Daftar Tugas:
• A. Berdasarkan teks yang disediakan, jelaskan dalam satu hingga tiga kalimat mengapa warga yang mengunggah bendera bajak laut “One Piece” perlu diingatkan bahwa tindakan itu tidak layak.
• B. Tampilkan kembali secara persis sebagian teks yang disediakan, dimulai dari kata-kata yang memuat "Presiden sendiri menunjukkan" dan diakhiri setelah "pada soal-soal kerakyatan.".

Tidak hanya itu, ada juga warga yang mengunggah perayaan dengan makna kemerdekaan, namun perlu dikritisi untuk mengingatkan betapa sakralnya bendera Merah Putih kita, seperti bendera bajak laut bertopi Jerami Jolly Roger dalam animasi Jepang (manga) yakni “One Piece”. Mereka perlu diingatkan, betapa hal itu tidak layak, karena lumuran darah para pejuang disandingkan dengan simbol bajak laut.

Meskipun demikian, pemerintah menanggapi hal tersebut dengan bijak. Menteri Sekretaris Negara Prasetyo Hadi menyatakan bahwa Presiden Prabowo Subianto juga tidak mempermasalahkan pengibaran bendera “One Piece” yang dilakukan sejumlah komunitas sebagai bagian dari ekspresi kreativitas, asalkan tidak ada upaya membenturkan dengan Merah Putih.

Presiden sendiri menunjukkan rasa cinta tanah air, rasa cinta kepada bendera Merah Putih, dan rasa nasionalisme melalui program kerakyatan, seperti Makanan Bergizi Gratis (MBG), Cek Kesehatan Gratis (CKG), Koperasi Merah Putih, Sekolah Rakyat, dan sebagainya yang sejak awal memimpin hingga kini terus perhatian pada soal-soal kerakyatan.

Data yang Diberikan:
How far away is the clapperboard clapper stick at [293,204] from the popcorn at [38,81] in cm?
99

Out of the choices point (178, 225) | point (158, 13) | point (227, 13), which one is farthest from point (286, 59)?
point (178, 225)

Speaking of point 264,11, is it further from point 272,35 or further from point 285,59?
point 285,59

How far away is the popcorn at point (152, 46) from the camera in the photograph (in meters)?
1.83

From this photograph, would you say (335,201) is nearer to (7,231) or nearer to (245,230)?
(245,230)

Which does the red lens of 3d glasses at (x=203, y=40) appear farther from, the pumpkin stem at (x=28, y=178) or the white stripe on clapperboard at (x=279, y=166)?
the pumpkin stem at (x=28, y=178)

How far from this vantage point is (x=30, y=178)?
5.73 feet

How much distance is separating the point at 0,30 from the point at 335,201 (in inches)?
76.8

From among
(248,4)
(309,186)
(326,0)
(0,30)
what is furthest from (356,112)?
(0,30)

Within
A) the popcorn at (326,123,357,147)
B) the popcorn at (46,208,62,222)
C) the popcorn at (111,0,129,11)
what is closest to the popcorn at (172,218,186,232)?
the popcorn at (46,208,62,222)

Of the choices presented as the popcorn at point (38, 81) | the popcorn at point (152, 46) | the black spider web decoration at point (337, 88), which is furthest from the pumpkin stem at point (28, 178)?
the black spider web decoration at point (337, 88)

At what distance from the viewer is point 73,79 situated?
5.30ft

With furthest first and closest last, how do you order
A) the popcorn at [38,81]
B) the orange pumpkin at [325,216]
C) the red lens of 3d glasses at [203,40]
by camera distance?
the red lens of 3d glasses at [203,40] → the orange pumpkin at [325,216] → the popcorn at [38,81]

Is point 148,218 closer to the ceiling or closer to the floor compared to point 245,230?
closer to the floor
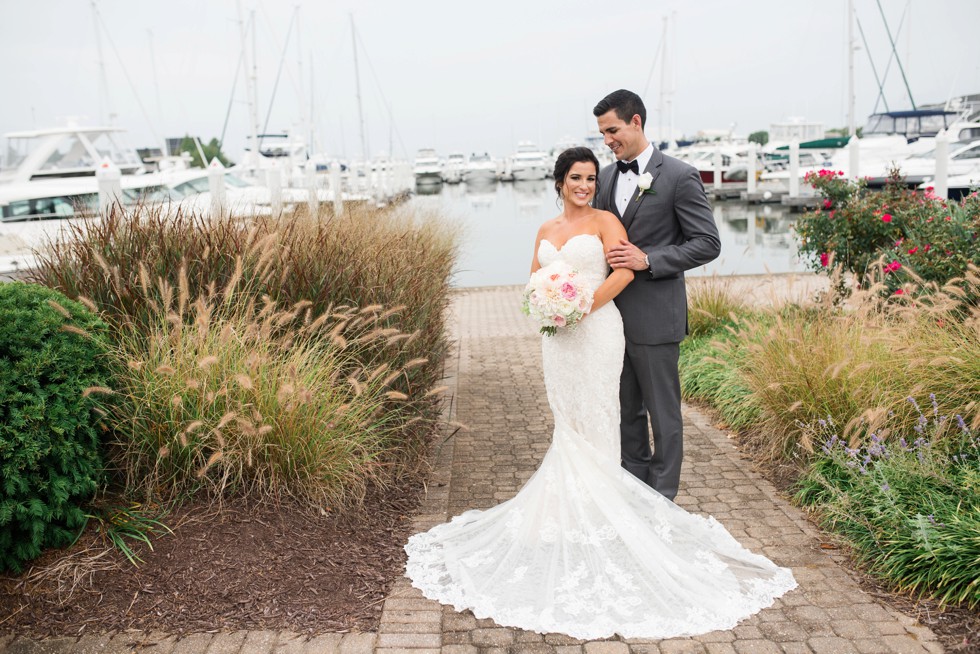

Jawaban per Tugas:
• A. Tindakan itu dinilai tidak layak karena lumuran darah para pejuang disandingkan dengan simbol bajak laut. Pengingat tersebut perlu disampaikan agar warga menyadari betapa sakralnya bendera Merah Putih.

• B.
Presiden sendiri menunjukkan rasa cinta tanah air, rasa cinta kepada bendera Merah Putih, dan rasa nasionalisme melalui program kerakyatan, seperti Makanan Bergizi Gratis (MBG), Cek Kesehatan Gratis (CKG), Koperasi Merah Putih, Sekolah Rakyat, dan sebagainya yang sejak awal memimpin hingga kini terus perhatian pada soal-soal kerakyatan.